Wong defeated Tsen and three independent candidates by a majority of 11,521. That’s bigger than the 10,098 majority her late father, Datuk Stephen Wong, obtained in GE14.
Here are the lessons that PBS or any Opposition party taking on Pakatan Harapan/Parti Warisan Sabah/Upko can learn from the by-election.
Lesson One: Don’t subcontract your campaign to Umno to win Muslim bumiputra voters.
PBS left it to Umno to win the 45% of Sandakan voters who are Muslim bumiputra, mostly the Bajau, Suluk, Bugis and Sungai.
Umno is out of power at the Federal and Sabah-state level. It can no longer give or promise goodies to the voters.
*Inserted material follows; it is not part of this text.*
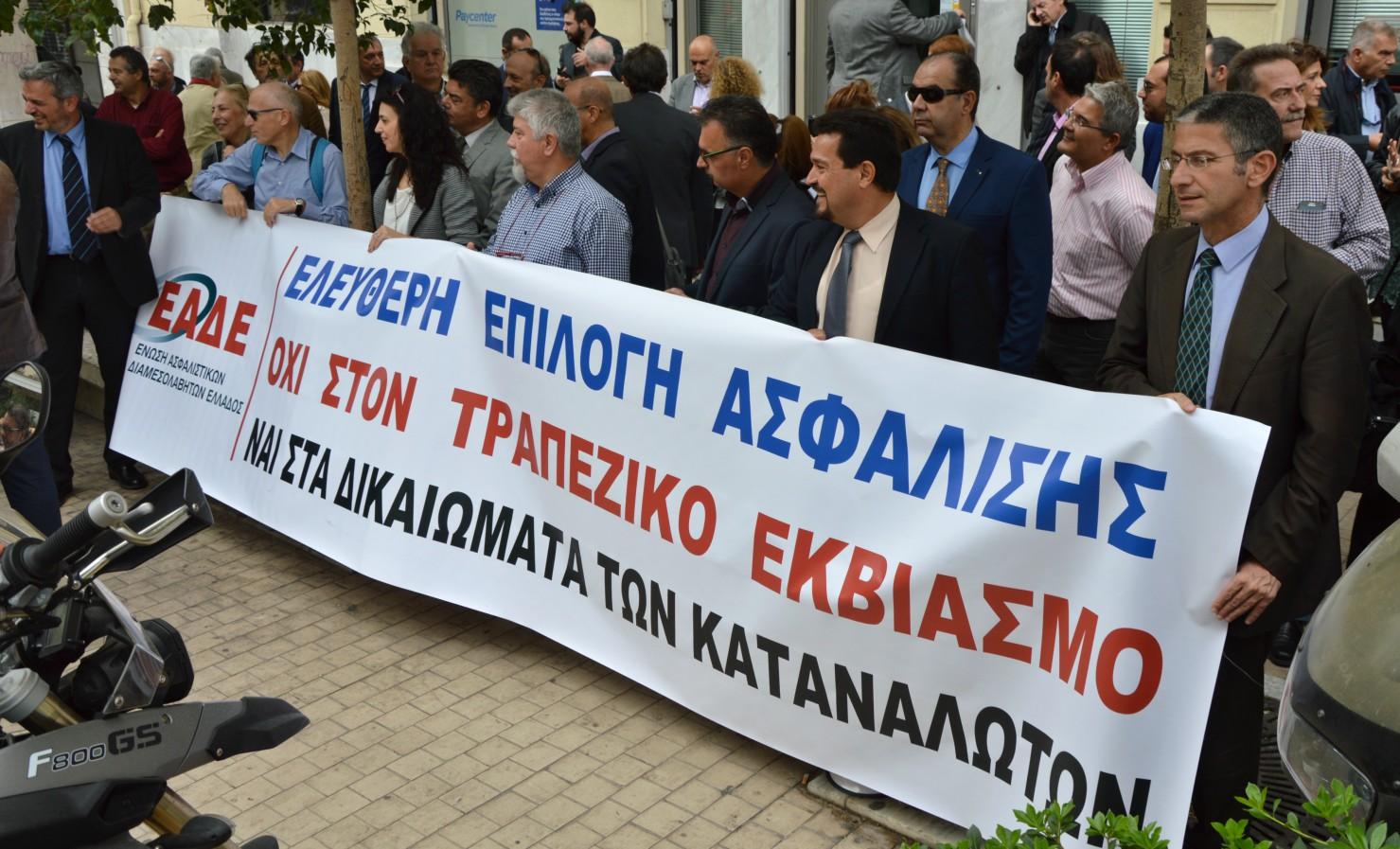 Διαμαρτυρία στην Αθήνα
It also doesn’t have the same clout it used to have in terms getting its machinery to work.
It is also a dismantled Sabah Umno with almost all its 17 assemblymen and seven MPs – except for Kinabatangan MP Datuk Seri Bung Moktar Radin and Sungai Sibuga assemblyman Tan Sri Musa Aman – joining other parties.
In hindsight, some PBS leaders think that it would have been a better strategy to win over the Muslim voters on their own.
Lesson Two: Don’t send a mixed message to the voters.
Almost immediately after the collapse of the less-than-48-hours-old Sabah government led by Chief Minister Musa Aman, PBS quit Barisan Nasional to go out on its own. About a year later, in the by-election, the Sabah-based multiracial party was back in bed with Umno.
The anti-Umno voters, especially the Chinese, who comprise 51% of total voters, were confused. They did not know whether PBS was in or out of Barisan.
Lesson Three: “Bossku” Datuk Seri Najib Razak is a double-edged sword.
Bossku is popular among Muslim bumiputras in Sabah. This was evident from the rock star welcome he received when he made an appearance at a supermarket in a Sandakan suburb. The former Prime Minister and ex-Umno president was stumping for Tsen on the eve of polling.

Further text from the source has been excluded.